I was able to become a scientist because my father and mother made educational opportunity for my brother Paul and me their highest priority. My parents did not have the opportunity for advanced education. My father was born in the 19th century and left his family’s farm after learning everything offered in a one-room schoolhouse. My mother grew up in Oklahoma and began university at the University of Chicago but had to drop out during the worst of the Great Depression, when her father lost his job, her mother died, and her family went bankrupt. My brother and I were protected from any hardship, living north of Chicago near a very fine public high school. In high school, I learned the beauty of mathematics. From my very fine high school English teacher, I learned to treasure the English language, to value those who have used it well, and to write clearly myself. For 50 years my goal has been to teach as well as I was taught; I am still working at it. Emboldened by my math teachers, I majored in mathematics at Carleton College, even though I clearly was not strong enough to be a theoretician. But my college professors recognized my interest and suggested I consider graduate school in statistics or applied math, in particular at Berkeley. It was 1966 and I needed no more encouragement.
In my first year as a graduate student at Berkeley, I had the extraordinary good luck to wander into the genetics course taught, for the last time before his retirement, by Curt Stern. His lectures still resonate for their clarity, elegance, and whimsy. Genetics was a collection of beautiful puzzles. One could disentangle hopelessly knotty data into rational strands based on Mendelian logic, propose solutions to relationships among the strands, and test them, with flies from Strawberry Canyon offering the perfect experimental system. I couldn’t believe people were paid to do this. With the blessing and continued support of my advisors from statistics, I transferred to genetics and have never looked back.
Life as a graduate student at Berkeley was tumultuous. Becoming an experimental geneticist with no background in biology or chemistry would have been difficult in the calmest of environments and Berkeley in the 1960s was not calm. Very fortunately, my advisor Allan Wilson assured me that together we could design a project that would be within my experimental skills and perhaps even exploit my propensity to write down equations. Out of these conversations came my dissertation, the demonstration that humans and chimpanzees share 99% of our protein coding sequences, and the consequent hypothesis that our differences in morphology and behavior are due to a few critical differences in timing and regulation of genes rather than to accumulation of large numbers of mutations in primary sequences. Allan died of leukemia at age 58 in 1991, so did not see our work vindicated by the chimpanzee genome sequence. Of course, he was sure we were correct, that the experimental evidence spoke for itself.

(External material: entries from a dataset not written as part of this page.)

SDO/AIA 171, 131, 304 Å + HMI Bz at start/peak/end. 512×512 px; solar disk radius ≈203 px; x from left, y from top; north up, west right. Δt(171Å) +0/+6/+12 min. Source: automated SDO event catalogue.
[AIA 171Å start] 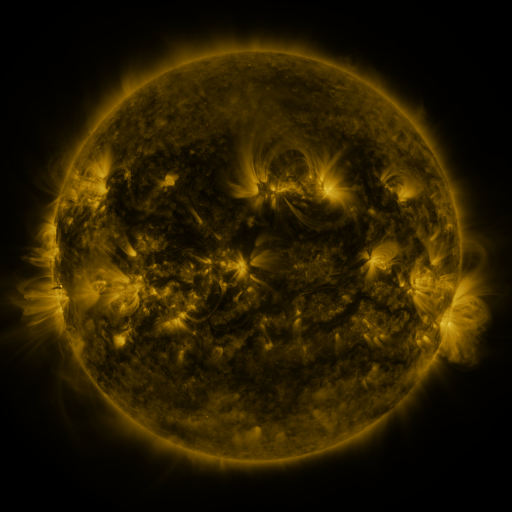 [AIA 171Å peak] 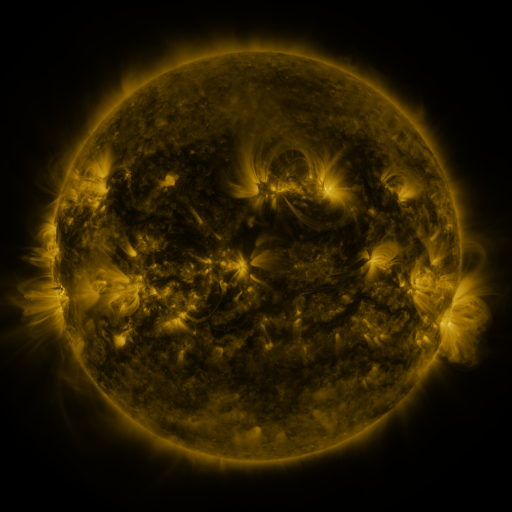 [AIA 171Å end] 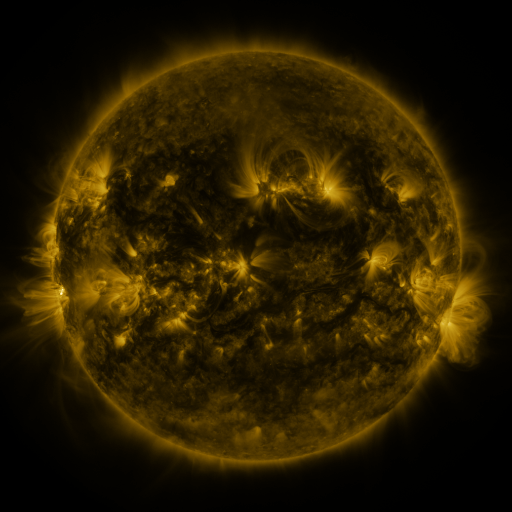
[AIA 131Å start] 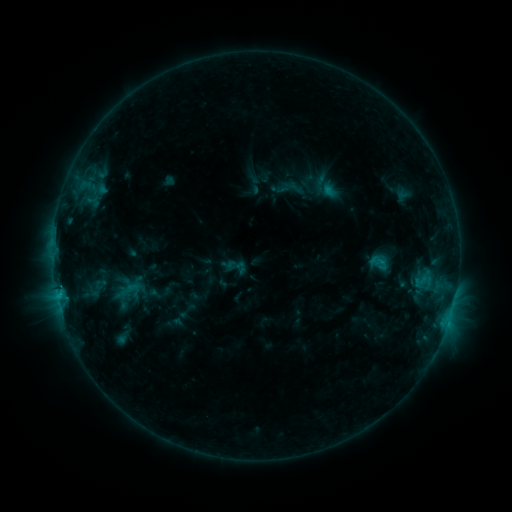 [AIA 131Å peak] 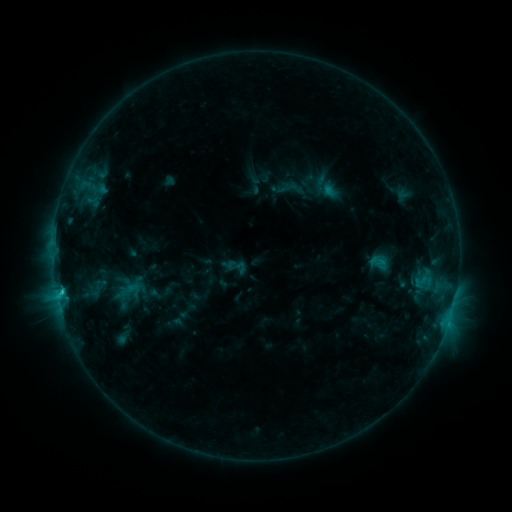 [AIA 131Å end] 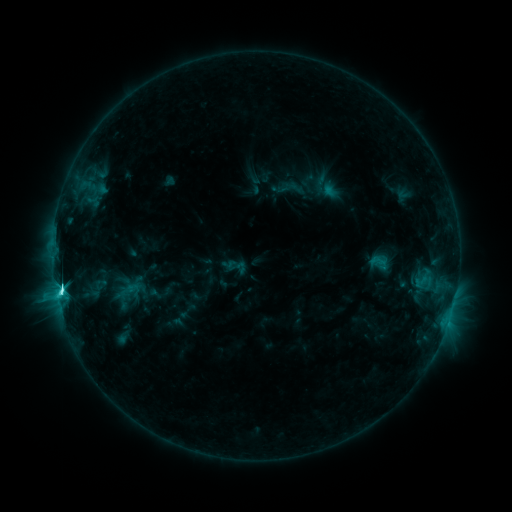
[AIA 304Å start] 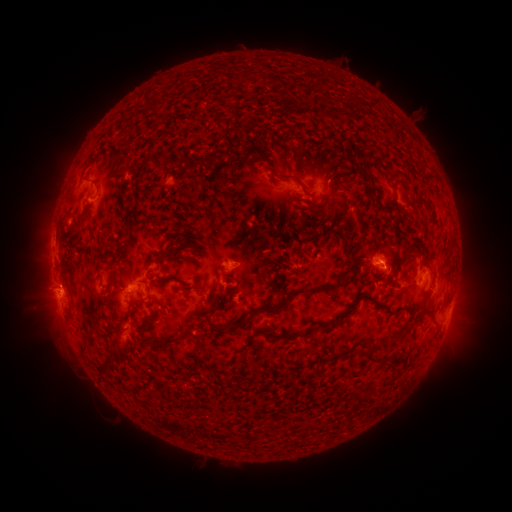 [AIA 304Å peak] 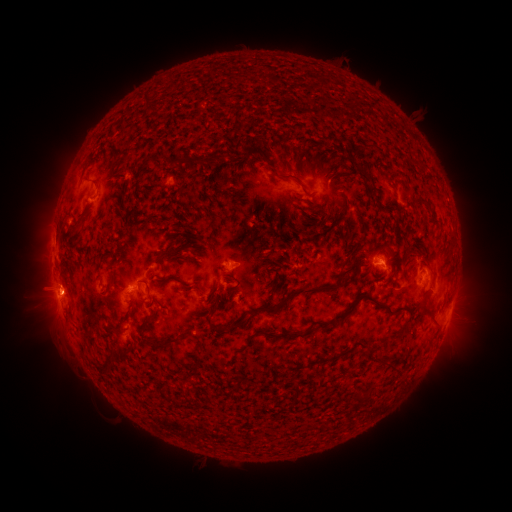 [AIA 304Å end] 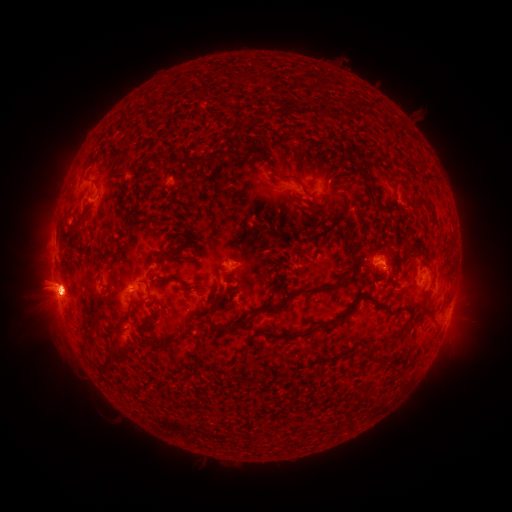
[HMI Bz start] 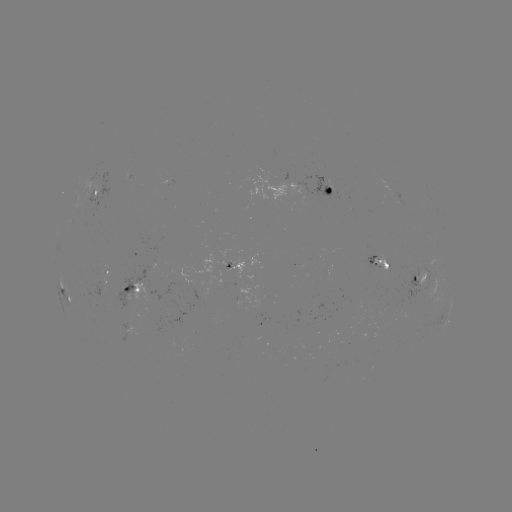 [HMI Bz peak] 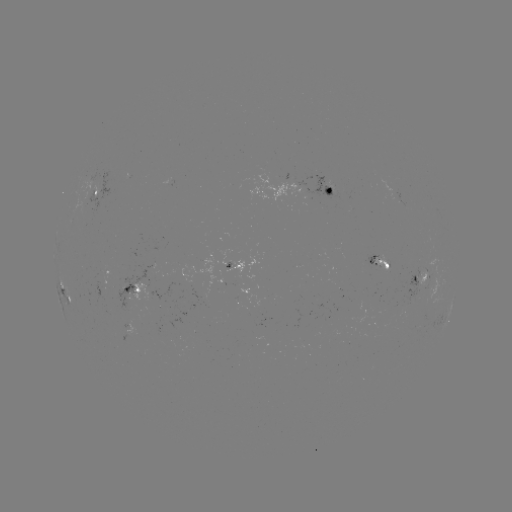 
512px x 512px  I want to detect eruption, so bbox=[439, 278, 488, 364].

My introduction to the problem of breast cancer came thanks to Nicholas Petrakis of UCSF, where in 1974 I took a research position that we would now call a post-doc. Nick encouraged me to follow my intuition in designing very high-risk long-term studies to test whether familial clustering of breast cancer could be due to inherited mutations in a single gene. When I moved, two years later, to a faculty position back at UC Berkeley, he urged me to take the project with me. Allan and Nick shared the understanding that proof in science takes a long time, and that the most important questions deserve whatever time it takes.
At Berkeley, our work on inherited breast cancer was carried out by a small group of postdocs and students: geneticists Jeff Hall, then Lori Friedman, Beth Ostermeyer, and Eric Lynch; epidemiologists Beth Newman and Sarah Rowell; and statistician Ming Lee. We shared curiosity, hard work, and fabulous feasts.
My move to the University of Washington in 1995 was thanks to Arno Motulsky who encouraged me to immerse myself in an environment with great strengths in both medicine and genomics, and remained my dear and critical friend until his death in 2018. I now have the great pleasure of working every day with about 20 young professors, postdocs, students and research staff. It is irresistible to be excited by every new experiment. We have many years of opportunities ahead of us.
Our breast cancer work would not have been possible without the support of both the US National Cancer Institute and private foundations. Private philanthropy is now a major force in biomedical research. I am enormously grateful.
And finally, thanks and love to my daughter Emily, whose work in Berkeley is devoted to animal welfare. She lives a life of good works, grace and style, and does so in her own way.